There’s a possibility, though, that Roberts will emerge as an unlikely savior of liberal precedents — or at least work to postpone their demise. Given his pivotal role at the court’s center and as the chief justice, he’s likely to be more influenced by concerns about the court’s institutional reputation and his own judicial legacy at a moment when public opinion of the court is more polarized than at any other point in the past 20 years. And that could lead to some unexpected alliances with the liberal justices, in this term and beyond.

Take a case from last term, where the court had the opportunity to overturn a 1997 ruling that gives federal agencies the power to interpret their own regulations — a longstanding conservative bogeyman. Instead of voting with the conservatives to overturn it, Roberts cast his lot in with the liberals and instead voted to narrow the precedent’s scope.
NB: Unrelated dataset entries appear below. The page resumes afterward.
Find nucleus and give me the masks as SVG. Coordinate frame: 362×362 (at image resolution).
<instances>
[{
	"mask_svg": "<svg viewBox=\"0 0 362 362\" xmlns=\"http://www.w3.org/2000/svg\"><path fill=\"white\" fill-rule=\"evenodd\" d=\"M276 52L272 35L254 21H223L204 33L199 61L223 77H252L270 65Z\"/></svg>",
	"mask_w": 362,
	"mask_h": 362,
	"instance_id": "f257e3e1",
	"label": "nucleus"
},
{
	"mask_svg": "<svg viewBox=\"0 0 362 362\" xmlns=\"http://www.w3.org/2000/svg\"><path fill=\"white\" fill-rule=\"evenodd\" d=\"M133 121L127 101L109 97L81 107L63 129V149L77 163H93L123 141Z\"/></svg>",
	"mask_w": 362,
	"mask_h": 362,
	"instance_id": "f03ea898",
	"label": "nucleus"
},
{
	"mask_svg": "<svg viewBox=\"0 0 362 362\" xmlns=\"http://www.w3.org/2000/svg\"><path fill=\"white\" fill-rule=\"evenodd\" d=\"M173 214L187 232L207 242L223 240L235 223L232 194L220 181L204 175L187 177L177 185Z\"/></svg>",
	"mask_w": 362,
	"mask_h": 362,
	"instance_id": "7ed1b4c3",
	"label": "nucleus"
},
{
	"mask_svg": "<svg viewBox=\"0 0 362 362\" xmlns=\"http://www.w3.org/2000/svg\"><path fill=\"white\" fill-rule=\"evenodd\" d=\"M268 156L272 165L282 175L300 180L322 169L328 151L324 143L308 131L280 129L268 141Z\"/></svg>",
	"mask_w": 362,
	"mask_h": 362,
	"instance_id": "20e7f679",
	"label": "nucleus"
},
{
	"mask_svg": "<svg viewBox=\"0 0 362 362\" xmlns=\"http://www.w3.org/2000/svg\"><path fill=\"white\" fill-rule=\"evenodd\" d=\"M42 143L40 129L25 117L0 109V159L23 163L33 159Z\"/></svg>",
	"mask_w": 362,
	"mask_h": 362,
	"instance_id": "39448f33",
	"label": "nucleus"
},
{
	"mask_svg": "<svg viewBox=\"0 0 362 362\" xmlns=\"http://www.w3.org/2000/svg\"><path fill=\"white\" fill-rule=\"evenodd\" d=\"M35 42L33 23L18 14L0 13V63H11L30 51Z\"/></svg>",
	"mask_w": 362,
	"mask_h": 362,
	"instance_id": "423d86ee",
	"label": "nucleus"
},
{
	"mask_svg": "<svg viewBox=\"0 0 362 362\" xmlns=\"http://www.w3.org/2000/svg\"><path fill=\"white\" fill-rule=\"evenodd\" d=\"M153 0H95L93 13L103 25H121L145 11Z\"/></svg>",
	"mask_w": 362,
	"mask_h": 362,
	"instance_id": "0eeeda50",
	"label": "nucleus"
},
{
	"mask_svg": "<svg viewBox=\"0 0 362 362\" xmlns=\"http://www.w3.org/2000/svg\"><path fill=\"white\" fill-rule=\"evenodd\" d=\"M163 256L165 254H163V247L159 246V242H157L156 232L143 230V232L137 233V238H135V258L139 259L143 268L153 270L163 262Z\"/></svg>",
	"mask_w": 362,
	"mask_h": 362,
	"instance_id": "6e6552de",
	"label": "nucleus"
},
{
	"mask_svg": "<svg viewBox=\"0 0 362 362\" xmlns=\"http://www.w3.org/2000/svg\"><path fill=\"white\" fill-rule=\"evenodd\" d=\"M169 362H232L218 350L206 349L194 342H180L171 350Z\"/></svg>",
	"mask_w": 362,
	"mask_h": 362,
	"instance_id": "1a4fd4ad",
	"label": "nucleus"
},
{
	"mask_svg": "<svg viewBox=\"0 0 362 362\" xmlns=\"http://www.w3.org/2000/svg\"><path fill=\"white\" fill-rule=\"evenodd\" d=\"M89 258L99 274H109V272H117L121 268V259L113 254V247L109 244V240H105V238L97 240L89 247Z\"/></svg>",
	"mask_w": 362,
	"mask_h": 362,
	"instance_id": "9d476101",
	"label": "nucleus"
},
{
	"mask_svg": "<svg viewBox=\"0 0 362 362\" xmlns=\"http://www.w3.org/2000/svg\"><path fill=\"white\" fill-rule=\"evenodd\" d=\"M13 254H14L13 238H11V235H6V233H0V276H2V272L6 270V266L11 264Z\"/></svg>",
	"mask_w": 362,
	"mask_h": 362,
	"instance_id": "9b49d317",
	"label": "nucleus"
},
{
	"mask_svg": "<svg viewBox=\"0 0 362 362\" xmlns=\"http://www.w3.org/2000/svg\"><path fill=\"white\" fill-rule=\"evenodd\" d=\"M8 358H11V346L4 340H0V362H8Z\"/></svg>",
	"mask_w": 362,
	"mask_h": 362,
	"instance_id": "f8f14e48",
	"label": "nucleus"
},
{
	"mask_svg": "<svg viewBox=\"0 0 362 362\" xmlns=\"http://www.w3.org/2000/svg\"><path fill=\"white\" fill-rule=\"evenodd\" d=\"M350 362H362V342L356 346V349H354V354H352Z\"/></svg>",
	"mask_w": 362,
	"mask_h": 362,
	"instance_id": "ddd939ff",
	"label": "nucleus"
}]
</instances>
Litman told me that the liberals may similarly work with Roberts this term if they see an opening to avoid sweeping changes to precedents they support.

But Roberts could also join his fellow conservatives to start overturning more high-profile liberal precedents, and if he does, some experts say he risks jeopardizing the court’s status as a neutral arbiter. According to Spriggs’s research, people are less likely to think favorably of a narrowly decided, precedent-altering ruling than a unanimous one. “Consensus makes the ruling seem more neutral and less partisan,” he said.

Then again, more recent studies by Michael Salamone, a political science professor at Washington State University, have suggested that when the issue is controversial, the size of the majority might not matter very much. In his experiments, he found that if the issue was something high-profile, like abortion or gun control, the case’s margin didn’t matter — people’s views of the ruling were guided by their politics on the issue.

Roberts is an avowed skeptic of political science, so chances are he’s not looking to these studies for guidance. And regardless of how he decides to approach upholding precedent this term, it seems safe to say that at least some precedents are likely to fall by the wayside, given the court’s recent track record. But it’s also entirely possible that the Supreme Court’s long-awaited conservative revolution also may not be coming as quickly as some on the court’s right wing would like.